Alas, just got the news. Here's my account of the one time I managed to see him-- with Willie Smith, also now gone.
“Music heals,” said Hubert Sumlin, between breaths. “It cures you. That’s why I’m here.”
Then he proceeded to cure us all.
Last Wednesday I went back to Jazz Alley where, a year or so ago, I saw Pinetop Perkins and Willie “Big Eyes Smith” perform. Pinetop was 97 years old at the time, bent and frail, but played and sang beautifully. (Read about it HERE.)
Last night Smith returned with a revamped band and special guest Hubert Sumlin, who brought his own special guest, Jimmy Rogers, Jr.
The night was billed as a tribute to Pinetop Perkins, but I don’t think Perkins was even mentioned. What we heard and saw, instead, was, as Mr. Sumlin pointed out, an example of the healing powers of good music.
Except for drummer “The Amazing” Jimmy Mayes, (who once worked with Jimmy Reed, and started the night with “Bright Lights, Big City,” Smith’s band was different from last year’s version. Maurice John Vaughn played guitar and could have headlined the show himself. He started with a request for “The Thrill is Gone,” and then played his own “Everything I Do (Got to be Funky).” And it was. You can read about him here. http://www.alligator.com/index.cfm?section=artists&artistid=17 Dave Kaye replaced Bob Stroger on bass. I missed Mr. Stroger’s calm smile and dapper outfit, but Kaye did a fine job.
When Willie Smith came on stage after three or four songs by the bandmembers, I was a little worried. He seemed under the weather. He is a master showman, singing, playing his harp, making people smile, but this time, at the start, he seemed to be struggling. (When Pinetop Perkins played last year, Smith was, at 74, the youth of the group.) If Smith was indeed ailing, the music didn’t hurt any for it. He sang his “Born in Arkansas,” and a song from “Joined at the Hip,” his Grammy winning album with Pinetop Perkins.
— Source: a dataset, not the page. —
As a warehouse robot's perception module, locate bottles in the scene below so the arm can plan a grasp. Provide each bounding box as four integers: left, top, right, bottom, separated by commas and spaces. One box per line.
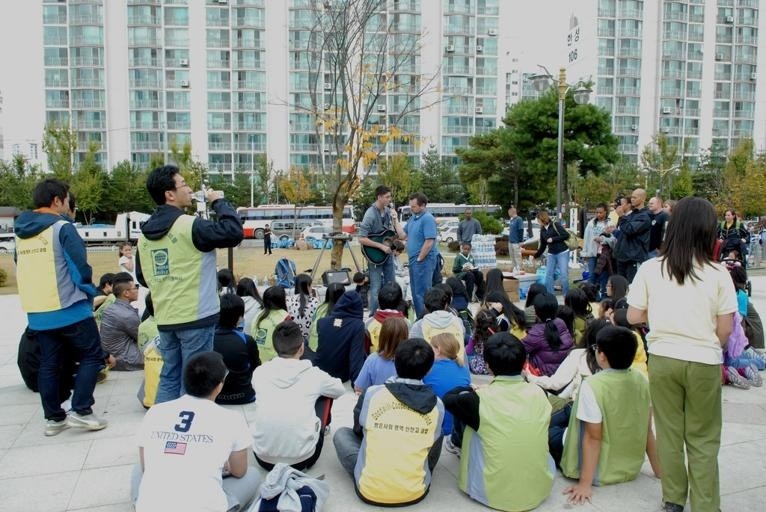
470, 232, 497, 269
406, 299, 415, 322
191, 190, 226, 203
Then came Mr. Sumlin, tubes in his nostrils, oxygen tanks behind. He sat slumped on a chair. He spoke his short words about healing. He made a few tentative riffs. And then magic.
I’d never had a chance to see him play before except on video. He obviously doesn’t have the strength he once had. But he is wonderful to watch and hear. His fingers flash up and down the frets touching down to bend and slide impossibly, sometimes fingering the strings so quietly and subtly you have to watch his hands to hear, other times scratching and grating the strings to produce rough percussive sounds, usually adding a little flourish by tapping the downstream end of his strings after a lick.
They began with “Sitting on Top of the World,” which Sumlin sang. As he did so, whatever might have ailed Mr. Smith was cured, and the entire band came came alive.
From then on it was impossible to stop them. Mr. Sumlin’s anxious manager sat next to the stage and seemed to try, at least twice, to get him to quit. He kept saying “One more!” They did a song that sounded like Killin‘ Floor, but wasn’t. They did “Big Boss Man.” They did Sonny Boy II’s “Don’t Start me Talkin’.” Most of the time Sumlin seemed perfectly happy to be sitting as another sideman, keeping up a constant rhythm and providing perfect little fills, either loud and raw, or wiggly and refined. Jimmy Rogers, Jr. did beautiful solos that sounded more like a young B. B. King or Buddy Guy than his father. Maurice John Vaughn stuck primarily with rhythm but was happy to solo in his own, unique, finger picking style whenever he got the nod. Mayes kept a close watch on Smith, who led the band with quick nods. And bassist Kaye just seemed overjoyed to be there, surrounded by legends and blues journeymen, healing us all.